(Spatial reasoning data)
--------------------

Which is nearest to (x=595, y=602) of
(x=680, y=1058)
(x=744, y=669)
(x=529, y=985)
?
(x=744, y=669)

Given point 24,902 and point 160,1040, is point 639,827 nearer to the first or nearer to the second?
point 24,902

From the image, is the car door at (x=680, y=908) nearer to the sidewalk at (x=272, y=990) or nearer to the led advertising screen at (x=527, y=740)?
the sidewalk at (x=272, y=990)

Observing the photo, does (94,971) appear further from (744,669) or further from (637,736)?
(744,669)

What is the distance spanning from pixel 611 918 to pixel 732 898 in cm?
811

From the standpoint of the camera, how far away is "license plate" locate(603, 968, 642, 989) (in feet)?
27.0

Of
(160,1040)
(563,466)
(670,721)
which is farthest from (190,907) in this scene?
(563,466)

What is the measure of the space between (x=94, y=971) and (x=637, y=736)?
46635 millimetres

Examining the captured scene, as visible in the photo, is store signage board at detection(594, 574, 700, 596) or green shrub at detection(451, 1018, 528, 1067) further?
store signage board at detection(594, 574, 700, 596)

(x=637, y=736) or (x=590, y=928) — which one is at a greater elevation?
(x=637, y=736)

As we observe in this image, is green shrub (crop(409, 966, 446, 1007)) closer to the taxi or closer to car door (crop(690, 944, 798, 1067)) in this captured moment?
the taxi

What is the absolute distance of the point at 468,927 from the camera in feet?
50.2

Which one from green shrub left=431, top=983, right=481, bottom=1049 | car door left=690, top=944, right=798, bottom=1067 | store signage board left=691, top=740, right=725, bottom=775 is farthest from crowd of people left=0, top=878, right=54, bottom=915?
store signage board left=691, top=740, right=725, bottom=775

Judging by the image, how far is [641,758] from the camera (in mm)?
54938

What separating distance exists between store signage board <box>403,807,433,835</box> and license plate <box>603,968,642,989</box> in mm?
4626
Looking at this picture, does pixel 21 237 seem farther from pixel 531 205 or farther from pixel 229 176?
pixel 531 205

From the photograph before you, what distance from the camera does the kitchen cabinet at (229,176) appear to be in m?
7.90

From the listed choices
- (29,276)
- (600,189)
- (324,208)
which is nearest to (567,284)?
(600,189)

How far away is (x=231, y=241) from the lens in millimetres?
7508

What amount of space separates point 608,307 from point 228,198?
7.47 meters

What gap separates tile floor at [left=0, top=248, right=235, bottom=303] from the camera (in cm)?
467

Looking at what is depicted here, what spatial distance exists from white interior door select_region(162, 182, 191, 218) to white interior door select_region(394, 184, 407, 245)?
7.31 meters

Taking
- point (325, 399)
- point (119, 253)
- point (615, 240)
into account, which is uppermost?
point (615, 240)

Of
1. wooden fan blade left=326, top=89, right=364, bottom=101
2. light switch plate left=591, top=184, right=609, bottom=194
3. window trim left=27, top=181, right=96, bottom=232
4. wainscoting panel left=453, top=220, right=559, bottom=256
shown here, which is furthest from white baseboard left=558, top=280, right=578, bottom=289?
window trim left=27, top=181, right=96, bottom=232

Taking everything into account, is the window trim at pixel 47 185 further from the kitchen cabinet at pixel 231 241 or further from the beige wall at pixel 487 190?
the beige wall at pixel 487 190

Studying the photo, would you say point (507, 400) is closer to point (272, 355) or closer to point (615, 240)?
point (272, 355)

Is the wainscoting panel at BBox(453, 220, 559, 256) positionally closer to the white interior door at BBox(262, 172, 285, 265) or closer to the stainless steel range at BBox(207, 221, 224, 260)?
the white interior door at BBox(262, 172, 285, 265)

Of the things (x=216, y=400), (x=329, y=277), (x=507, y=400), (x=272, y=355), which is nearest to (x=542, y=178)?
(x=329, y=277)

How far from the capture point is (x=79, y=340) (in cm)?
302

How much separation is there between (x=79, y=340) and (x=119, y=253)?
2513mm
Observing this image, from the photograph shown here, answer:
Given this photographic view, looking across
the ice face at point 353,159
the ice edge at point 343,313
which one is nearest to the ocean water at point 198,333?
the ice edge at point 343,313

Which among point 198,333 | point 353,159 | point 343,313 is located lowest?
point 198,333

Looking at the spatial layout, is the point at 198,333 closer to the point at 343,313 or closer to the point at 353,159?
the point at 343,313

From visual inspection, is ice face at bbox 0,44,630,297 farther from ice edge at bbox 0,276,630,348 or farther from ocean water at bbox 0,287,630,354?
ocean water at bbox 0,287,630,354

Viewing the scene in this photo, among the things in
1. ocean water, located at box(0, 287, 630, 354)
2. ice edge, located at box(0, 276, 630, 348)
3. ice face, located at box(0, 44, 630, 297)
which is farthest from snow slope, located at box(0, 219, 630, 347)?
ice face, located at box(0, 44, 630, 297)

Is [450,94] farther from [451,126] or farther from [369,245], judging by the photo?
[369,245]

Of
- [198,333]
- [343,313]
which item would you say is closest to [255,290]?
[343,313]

--------------------

• [Your objective]: Convert the portion of the data running from the line containing "Observing the photo, does" down to the line containing "7.47 meters", both lines included, into a numbered list with one line per item. Omit all blank lines.

• [Problem solution]:
1. Observing the photo, does (94,971) appear further from (744,669) or further from (637,736)?
2. (744,669)
3. What is the distance spanning from pixel 611 918 to pixel 732 898 in cm?
4. 811
5. From the standpoint of the camera, how far away is "license plate" locate(603, 968, 642, 989) (in feet)?
6. 27.0
7. Of
8. (160,1040)
9. (563,466)
10. (670,721)
11. which is farthest from (190,907) in this scene?
12. (563,466)
13. What is the measure of the space between (x=94, y=971) and (x=637, y=736)?
14. 46635 millimetres
15. Examining the captured scene, as visible in the photo, is store signage board at detection(594, 574, 700, 596) or green shrub at detection(451, 1018, 528, 1067) further?
16. store signage board at detection(594, 574, 700, 596)
17. (x=637, y=736) or (x=590, y=928) — which one is at a greater elevation?
18. (x=637, y=736)
19. As we observe in this image, is green shrub (crop(409, 966, 446, 1007)) closer to the taxi or closer to car door (crop(690, 944, 798, 1067)) in this captured moment?
20. the taxi
21. What is the absolute distance of the point at 468,927 from the camera in feet?
22. 50.2
23. Which one from green shrub left=431, top=983, right=481, bottom=1049 | car door left=690, top=944, right=798, bottom=1067 | store signage board left=691, top=740, right=725, bottom=775 is farthest from crowd of people left=0, top=878, right=54, bottom=915?
24. store signage board left=691, top=740, right=725, bottom=775
25. Judging by the image, how far is [641,758] from the camera (in mm)?
26. 54938
27. What separating distance exists between store signage board <box>403,807,433,835</box> and license plate <box>603,968,642,989</box> in mm?
28. 4626
29. Looking at this picture, does pixel 21 237 seem farther from pixel 531 205 or farther from pixel 229 176?
30. pixel 531 205
31. From the photograph before you, what distance from the camera does the kitchen cabinet at (229,176) appear to be in m?
32. 7.90
33. From the listed choices
34. - (29,276)
35. - (600,189)
36. - (324,208)
37. which is nearest to (567,284)?
38. (600,189)
39. How far away is (x=231, y=241) from the lens in millimetres?
40. 7508
41. What amount of space separates point 608,307 from point 228,198?
42. 7.47 meters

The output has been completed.